Given request -> With pictures omitted, copy exactly the lines from the one containing "From the lens's" through the end of the records below.

Source data ->
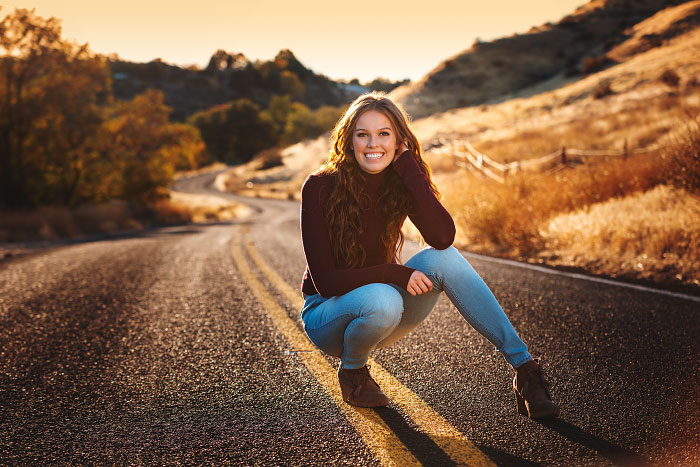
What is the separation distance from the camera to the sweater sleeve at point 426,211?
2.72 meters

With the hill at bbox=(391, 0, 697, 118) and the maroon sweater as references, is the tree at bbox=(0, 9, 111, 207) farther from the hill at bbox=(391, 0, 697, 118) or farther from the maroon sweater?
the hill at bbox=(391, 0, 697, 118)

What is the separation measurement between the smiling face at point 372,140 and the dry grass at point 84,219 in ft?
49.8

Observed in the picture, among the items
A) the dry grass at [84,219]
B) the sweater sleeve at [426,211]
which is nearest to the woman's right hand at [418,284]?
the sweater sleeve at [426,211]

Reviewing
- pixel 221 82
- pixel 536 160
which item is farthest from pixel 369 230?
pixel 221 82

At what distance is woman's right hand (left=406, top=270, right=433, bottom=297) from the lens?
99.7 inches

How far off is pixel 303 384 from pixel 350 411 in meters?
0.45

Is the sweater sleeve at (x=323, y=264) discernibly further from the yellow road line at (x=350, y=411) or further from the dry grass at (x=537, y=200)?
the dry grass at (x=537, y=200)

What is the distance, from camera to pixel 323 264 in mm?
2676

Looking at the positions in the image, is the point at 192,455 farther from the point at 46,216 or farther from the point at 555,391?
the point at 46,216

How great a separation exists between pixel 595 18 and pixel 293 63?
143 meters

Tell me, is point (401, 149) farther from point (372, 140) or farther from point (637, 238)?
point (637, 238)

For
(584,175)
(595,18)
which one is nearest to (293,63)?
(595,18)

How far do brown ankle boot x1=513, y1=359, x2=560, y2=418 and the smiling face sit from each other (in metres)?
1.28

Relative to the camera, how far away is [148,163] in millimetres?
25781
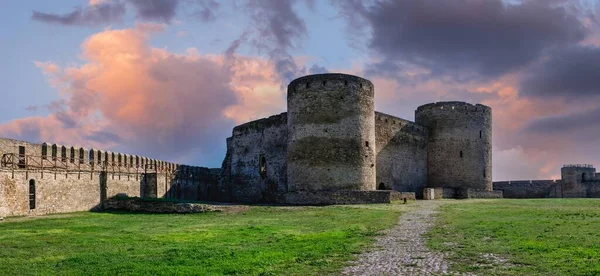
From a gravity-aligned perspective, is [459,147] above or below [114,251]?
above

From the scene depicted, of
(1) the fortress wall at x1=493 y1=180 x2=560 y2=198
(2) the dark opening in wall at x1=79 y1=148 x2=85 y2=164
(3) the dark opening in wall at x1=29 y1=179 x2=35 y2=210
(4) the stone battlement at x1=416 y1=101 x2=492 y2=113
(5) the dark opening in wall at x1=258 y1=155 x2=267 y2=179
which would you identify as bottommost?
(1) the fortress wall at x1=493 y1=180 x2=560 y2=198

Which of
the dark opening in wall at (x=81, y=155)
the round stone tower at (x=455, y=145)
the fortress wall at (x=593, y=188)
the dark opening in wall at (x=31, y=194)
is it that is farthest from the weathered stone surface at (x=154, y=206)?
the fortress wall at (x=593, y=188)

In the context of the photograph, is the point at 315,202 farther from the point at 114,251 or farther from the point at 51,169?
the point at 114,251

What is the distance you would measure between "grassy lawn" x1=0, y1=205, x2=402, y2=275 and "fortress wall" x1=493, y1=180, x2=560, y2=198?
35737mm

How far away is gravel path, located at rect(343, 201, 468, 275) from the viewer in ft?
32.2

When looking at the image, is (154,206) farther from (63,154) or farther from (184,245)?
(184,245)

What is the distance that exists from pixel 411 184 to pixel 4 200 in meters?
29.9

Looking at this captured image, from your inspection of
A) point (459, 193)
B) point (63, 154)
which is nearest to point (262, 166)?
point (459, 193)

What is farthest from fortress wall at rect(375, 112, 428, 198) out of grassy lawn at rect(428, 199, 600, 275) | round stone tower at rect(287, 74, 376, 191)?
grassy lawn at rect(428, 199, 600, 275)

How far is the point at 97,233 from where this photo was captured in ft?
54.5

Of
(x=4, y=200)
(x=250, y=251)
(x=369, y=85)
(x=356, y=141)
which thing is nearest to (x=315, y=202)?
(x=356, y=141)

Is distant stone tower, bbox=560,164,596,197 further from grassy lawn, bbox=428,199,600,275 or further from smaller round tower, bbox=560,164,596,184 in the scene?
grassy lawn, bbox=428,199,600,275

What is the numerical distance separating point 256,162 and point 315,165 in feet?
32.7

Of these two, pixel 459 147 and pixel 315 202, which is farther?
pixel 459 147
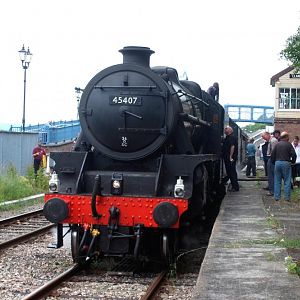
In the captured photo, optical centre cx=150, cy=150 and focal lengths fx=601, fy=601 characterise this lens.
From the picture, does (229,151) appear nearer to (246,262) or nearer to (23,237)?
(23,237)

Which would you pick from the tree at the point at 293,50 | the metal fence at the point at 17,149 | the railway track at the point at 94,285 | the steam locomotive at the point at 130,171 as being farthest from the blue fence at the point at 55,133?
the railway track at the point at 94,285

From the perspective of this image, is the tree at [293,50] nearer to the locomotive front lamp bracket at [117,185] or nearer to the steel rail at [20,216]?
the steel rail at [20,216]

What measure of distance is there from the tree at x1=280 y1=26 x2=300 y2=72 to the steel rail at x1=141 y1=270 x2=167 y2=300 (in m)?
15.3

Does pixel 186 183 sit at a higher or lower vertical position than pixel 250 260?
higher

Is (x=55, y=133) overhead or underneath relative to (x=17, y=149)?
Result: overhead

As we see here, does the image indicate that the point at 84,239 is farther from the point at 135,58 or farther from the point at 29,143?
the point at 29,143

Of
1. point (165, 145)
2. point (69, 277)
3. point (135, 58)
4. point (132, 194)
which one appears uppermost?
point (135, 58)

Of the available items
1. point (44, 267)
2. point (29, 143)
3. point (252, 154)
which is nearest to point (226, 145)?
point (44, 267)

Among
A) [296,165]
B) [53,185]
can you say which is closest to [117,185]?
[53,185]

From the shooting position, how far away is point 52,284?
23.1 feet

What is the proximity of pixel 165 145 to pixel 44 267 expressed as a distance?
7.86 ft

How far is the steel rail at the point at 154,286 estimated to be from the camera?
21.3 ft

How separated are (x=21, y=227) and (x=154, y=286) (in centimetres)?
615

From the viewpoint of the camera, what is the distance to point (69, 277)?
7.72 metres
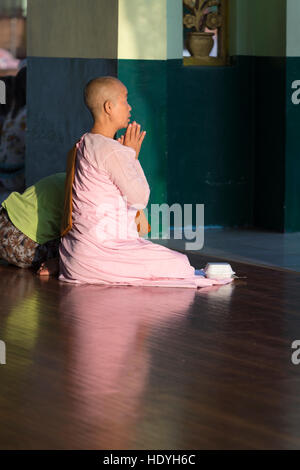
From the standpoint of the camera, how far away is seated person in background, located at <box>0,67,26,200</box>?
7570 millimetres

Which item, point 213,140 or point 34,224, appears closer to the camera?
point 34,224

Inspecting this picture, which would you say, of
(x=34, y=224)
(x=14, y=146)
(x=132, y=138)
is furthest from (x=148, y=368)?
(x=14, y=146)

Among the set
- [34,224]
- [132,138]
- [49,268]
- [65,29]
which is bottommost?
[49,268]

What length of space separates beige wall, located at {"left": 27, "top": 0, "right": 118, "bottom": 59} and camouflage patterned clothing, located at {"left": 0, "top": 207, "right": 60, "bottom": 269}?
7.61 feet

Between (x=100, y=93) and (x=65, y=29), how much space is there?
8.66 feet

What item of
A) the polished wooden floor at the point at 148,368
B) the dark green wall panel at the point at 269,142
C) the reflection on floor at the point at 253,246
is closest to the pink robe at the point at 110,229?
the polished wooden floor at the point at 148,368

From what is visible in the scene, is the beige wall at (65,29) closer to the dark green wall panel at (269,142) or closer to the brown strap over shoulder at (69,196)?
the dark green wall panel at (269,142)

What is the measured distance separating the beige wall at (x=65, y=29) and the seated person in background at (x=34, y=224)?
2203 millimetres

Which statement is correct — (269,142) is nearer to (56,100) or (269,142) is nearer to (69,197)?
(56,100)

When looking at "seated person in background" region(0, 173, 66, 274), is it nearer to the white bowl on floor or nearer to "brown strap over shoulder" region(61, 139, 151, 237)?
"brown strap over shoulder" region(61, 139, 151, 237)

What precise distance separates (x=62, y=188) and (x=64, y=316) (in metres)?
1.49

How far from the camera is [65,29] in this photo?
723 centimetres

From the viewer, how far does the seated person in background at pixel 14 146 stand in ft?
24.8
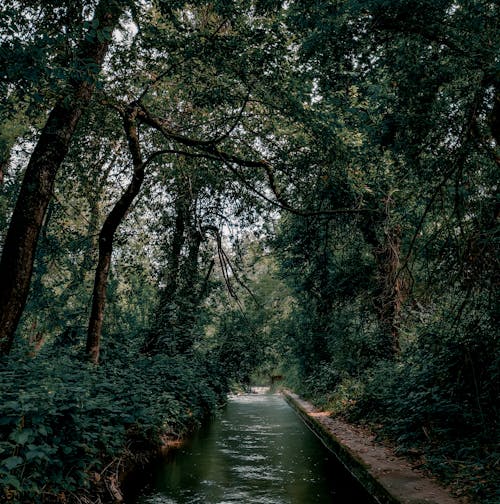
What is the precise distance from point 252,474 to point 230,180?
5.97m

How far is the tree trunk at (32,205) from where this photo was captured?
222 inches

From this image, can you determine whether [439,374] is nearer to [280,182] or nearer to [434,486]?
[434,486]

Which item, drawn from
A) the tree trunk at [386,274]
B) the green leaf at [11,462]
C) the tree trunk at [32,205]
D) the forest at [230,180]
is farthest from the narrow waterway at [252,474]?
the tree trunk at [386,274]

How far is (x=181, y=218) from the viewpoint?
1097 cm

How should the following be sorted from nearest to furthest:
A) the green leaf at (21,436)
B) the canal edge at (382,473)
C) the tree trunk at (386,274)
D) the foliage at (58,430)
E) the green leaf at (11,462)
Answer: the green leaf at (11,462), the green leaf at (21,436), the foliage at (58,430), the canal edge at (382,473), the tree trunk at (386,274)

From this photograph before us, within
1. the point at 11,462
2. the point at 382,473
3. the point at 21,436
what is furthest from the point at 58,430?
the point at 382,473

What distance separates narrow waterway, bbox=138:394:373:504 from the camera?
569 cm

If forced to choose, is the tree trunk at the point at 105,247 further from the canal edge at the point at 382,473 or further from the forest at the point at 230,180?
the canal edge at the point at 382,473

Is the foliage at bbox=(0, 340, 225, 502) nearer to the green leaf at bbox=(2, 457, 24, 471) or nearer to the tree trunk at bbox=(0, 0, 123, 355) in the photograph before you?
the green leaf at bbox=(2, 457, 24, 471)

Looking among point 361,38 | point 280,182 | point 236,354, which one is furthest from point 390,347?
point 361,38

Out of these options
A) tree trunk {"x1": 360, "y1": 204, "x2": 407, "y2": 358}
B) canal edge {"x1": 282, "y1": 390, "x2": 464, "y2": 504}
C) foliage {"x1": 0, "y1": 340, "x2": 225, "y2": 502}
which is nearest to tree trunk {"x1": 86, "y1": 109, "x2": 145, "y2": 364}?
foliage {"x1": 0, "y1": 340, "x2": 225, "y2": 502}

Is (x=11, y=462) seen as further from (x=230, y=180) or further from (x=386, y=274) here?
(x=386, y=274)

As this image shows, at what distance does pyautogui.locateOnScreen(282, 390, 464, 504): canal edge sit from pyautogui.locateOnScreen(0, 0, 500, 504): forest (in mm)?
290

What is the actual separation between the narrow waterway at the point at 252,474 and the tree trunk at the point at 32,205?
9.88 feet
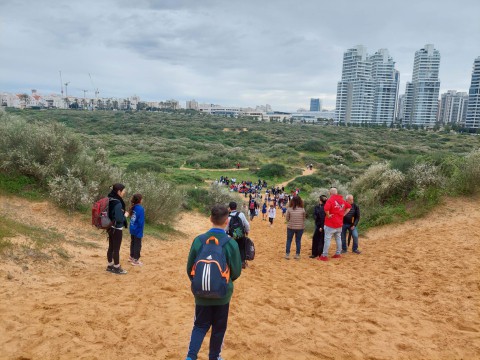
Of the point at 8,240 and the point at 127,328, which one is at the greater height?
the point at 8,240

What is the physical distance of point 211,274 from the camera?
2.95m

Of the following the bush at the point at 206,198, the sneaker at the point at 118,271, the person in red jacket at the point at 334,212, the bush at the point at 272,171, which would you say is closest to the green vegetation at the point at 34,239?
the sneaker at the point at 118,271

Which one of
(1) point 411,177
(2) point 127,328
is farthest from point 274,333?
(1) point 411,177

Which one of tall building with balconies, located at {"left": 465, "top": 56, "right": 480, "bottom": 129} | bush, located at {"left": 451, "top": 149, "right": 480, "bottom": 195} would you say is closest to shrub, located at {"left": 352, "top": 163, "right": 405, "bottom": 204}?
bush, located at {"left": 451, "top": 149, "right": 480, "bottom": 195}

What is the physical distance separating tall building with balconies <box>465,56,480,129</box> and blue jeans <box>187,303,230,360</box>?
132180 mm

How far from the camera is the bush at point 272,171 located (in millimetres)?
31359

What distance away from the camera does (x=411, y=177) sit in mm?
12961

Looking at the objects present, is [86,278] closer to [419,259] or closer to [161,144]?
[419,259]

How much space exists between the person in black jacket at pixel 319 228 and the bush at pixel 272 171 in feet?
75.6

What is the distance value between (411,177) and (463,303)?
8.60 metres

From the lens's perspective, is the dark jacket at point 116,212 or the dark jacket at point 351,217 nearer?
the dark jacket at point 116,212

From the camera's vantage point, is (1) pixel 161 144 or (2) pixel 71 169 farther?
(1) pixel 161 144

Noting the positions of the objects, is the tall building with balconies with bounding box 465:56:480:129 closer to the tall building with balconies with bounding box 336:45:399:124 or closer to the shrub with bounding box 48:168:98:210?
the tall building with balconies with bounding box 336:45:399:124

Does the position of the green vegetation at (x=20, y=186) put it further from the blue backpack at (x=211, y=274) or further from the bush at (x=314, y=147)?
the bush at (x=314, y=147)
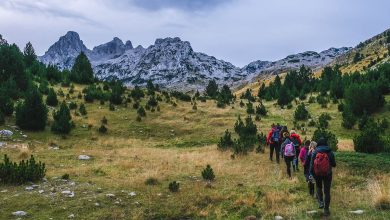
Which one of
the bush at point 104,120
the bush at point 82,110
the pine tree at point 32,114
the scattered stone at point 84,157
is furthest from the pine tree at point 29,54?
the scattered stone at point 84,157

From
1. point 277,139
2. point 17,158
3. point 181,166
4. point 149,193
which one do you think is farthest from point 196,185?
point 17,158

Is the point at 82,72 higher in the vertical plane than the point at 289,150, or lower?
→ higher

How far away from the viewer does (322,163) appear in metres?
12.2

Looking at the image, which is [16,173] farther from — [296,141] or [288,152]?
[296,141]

Finished task ->
From the lens's perspective, is the dark jacket at point 116,212 or the dark jacket at point 351,217 nearer?
the dark jacket at point 116,212

From the camera's vantage point, is (1) pixel 161 144 or (2) pixel 71 169 farther?
(1) pixel 161 144

Noting the positions of the objects, is the tall building with balconies with bounding box 465:56:480:129 closer to the tall building with balconies with bounding box 336:45:399:124 or closer to the shrub with bounding box 48:168:98:210?
the tall building with balconies with bounding box 336:45:399:124

Does the position of the green vegetation at (x=20, y=186) put it further from the blue backpack at (x=211, y=274) or further from the bush at (x=314, y=147)?
the bush at (x=314, y=147)
Which one of
the bush at point 104,120
the bush at point 82,110
the pine tree at point 32,114
the scattered stone at point 84,157
is furthest from the pine tree at point 29,54?
the scattered stone at point 84,157

From
1. point 277,139
2. point 17,158
3. point 181,166
4. point 149,193
which one do you think is farthest from point 196,185?
point 17,158

Is the point at 82,72 higher in the vertical plane than the point at 289,150, or lower?
→ higher

How far away from the viewer does (322,163) appear in metres?
12.2

Looking at the image, which is [16,173] farther from — [296,141] or [288,152]?
[296,141]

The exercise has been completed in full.